I’m in a constant state of annoyance. My responsibilities have grown exponentially over the years and it vexes me. I recall about a decade ago, sunning in my yard, drinking a nice beverage, thinking to myself “I live a charmed life.” I thought it would last forever, and it did for a long time. My face didn’t age and my demeanor was care free and without fear of risk. Then around the time I turned 40, things started to blacken for me — not in a financial sense but in a life sense. Hard to explain without delving into personal details that have no place on the fucking internets. Let’s just say my life isn’t as easy as it once was and I am often harangued by trivial problems that are amplified by the volume of said trivialities.
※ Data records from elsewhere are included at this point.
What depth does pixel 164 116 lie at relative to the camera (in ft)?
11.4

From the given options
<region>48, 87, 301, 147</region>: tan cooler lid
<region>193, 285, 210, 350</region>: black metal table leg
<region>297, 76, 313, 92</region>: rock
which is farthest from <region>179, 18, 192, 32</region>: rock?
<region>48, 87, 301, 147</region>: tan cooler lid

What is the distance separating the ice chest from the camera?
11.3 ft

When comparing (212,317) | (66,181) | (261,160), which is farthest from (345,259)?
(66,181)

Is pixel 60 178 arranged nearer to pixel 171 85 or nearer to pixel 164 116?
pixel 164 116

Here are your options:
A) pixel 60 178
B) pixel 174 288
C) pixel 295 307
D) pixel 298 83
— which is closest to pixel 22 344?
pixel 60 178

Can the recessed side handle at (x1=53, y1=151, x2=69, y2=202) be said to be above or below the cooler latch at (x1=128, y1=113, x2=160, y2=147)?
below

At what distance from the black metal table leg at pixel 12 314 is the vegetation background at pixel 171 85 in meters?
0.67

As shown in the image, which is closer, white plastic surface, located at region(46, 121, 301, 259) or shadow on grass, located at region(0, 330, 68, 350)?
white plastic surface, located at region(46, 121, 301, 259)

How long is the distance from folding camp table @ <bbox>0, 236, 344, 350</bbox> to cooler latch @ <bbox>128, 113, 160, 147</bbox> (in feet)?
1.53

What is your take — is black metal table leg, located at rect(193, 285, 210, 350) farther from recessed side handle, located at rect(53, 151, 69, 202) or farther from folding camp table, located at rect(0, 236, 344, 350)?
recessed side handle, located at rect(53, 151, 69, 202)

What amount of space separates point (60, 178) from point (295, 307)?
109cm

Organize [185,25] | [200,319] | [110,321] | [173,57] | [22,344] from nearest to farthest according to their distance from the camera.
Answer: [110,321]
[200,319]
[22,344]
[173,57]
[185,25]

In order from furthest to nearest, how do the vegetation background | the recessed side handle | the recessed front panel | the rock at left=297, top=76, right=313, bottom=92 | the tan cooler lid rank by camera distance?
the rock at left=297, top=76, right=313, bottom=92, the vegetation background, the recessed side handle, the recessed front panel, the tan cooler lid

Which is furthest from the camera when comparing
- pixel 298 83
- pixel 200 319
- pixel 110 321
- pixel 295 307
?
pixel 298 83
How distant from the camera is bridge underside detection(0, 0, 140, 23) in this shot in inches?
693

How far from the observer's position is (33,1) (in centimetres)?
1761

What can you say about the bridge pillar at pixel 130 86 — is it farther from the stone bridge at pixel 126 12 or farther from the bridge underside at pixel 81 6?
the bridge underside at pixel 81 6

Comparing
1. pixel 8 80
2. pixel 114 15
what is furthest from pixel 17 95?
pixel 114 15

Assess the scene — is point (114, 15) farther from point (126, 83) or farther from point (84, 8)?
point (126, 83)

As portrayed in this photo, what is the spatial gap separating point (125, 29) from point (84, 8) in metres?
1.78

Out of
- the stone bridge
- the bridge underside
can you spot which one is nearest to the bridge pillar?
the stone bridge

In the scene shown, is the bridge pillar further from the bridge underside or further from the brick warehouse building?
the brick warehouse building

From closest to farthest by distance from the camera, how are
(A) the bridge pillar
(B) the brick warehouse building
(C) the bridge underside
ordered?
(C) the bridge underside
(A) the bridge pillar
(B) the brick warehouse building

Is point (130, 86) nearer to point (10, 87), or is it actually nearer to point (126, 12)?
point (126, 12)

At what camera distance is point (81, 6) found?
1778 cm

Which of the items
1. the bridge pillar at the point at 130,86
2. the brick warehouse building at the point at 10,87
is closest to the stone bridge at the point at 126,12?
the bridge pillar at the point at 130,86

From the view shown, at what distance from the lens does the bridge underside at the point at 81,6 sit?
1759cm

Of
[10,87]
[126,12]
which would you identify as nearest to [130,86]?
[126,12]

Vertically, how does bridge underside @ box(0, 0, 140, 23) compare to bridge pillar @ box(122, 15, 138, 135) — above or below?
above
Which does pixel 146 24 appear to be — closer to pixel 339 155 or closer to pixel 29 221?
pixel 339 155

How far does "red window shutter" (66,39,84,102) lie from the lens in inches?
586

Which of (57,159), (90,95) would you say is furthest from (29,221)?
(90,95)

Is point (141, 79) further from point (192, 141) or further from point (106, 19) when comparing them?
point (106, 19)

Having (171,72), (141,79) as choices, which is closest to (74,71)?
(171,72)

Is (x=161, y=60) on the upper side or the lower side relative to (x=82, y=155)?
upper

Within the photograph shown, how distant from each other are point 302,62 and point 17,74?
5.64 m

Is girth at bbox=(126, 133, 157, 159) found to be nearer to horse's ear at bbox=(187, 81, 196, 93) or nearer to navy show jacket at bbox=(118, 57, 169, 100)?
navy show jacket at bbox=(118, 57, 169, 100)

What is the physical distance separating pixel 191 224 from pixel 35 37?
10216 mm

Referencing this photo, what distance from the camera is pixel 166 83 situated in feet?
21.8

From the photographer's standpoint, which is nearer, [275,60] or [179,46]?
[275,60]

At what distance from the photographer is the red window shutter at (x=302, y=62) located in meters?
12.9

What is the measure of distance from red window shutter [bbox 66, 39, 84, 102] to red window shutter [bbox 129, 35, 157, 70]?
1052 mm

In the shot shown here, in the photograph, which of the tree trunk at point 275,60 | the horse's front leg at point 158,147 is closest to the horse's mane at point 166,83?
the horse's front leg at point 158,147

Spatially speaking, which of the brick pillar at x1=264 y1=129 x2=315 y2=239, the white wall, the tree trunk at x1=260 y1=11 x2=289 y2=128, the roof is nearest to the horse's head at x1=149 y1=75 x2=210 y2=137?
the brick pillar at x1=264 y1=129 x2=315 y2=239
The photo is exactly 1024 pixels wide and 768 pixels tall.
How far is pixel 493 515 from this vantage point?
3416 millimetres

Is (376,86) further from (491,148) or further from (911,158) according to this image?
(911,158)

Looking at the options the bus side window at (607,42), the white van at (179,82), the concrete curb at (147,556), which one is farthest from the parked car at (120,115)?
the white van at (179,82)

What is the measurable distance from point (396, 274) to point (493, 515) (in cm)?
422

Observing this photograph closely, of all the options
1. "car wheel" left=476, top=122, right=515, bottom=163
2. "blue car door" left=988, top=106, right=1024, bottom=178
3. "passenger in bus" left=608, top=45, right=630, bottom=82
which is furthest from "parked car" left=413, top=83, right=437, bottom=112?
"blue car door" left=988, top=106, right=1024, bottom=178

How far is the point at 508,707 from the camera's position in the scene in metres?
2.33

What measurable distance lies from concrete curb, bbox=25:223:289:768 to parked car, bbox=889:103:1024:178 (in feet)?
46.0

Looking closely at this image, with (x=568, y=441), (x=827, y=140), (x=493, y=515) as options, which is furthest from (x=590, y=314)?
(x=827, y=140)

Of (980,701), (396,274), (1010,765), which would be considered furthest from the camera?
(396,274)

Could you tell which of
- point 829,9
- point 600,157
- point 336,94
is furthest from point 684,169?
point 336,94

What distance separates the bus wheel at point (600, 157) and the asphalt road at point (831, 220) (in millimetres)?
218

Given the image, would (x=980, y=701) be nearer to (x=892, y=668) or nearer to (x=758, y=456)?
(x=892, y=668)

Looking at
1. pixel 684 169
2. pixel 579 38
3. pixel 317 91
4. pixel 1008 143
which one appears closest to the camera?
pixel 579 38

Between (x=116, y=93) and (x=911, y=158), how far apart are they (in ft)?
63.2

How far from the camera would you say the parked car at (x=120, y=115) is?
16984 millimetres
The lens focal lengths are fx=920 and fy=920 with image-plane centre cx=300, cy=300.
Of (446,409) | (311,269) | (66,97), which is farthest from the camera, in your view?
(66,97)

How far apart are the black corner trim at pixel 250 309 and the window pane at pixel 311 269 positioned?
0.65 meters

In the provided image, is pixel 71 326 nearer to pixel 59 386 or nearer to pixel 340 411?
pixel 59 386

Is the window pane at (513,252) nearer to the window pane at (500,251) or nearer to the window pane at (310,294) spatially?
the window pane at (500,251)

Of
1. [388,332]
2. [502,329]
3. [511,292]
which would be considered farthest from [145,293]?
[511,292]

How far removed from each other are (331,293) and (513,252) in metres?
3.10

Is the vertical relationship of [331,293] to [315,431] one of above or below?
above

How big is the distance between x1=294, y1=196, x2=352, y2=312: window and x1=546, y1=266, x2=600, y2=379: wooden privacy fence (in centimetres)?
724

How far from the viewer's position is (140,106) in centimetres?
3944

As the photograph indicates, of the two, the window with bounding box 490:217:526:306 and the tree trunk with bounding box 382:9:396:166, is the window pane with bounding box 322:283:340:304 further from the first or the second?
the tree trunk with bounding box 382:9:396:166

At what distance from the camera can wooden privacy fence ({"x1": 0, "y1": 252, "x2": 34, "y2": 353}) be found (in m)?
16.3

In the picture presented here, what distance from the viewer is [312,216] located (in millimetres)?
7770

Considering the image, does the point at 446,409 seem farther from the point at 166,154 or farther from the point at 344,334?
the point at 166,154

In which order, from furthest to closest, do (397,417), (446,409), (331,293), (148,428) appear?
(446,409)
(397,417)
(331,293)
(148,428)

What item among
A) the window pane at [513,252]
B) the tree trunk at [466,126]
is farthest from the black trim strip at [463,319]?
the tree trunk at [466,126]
I am going to the Benz dealership tomorrow morning for yet another repair.
This Saturday I depart for Princeton and then Bronx for family related issues, none of which are pleasant but in fact quite somber and downright rotten. My trading hasn’t suffered up until today, thanks to a sojourn into a ridiculous amount of risk that was traded poorly because I had been away from the desk all day yesterday, tending to issues at home — related to my departure on Saturday.
If I could paint a perfect world for me it would be without conflict, spending afternoons at Museums or others places of intellectual interest or nature. I enjoy morning activities and doing things that are meaningful. When I waste time I feel guilty and I lament the lifestyle of a wastrel more than anything else. Productivity and discipline brings me happiness. In order to be care free, things must go well for me, both professionally and personally. My problems likely pale in comparison to many of yours, but we all live in our little micro-worlds and each is equally important.
To fix my problems I need Exodus 2.0 to be finished, which is taking wayyyyyyyyyyyyyy longer than expected — currently in its 10th month of production. I need to feel better physically, which I am addressing at the gym and diet. And lastly, perhaps the most difficult to solve, is possessing a feeling of contentment. I just don’t feel the same way I used to and I want it back.
As for the trading account, I booked the following trades today.
ALT – wash
I also doubled down on LAKE, NNVC, and NVAX.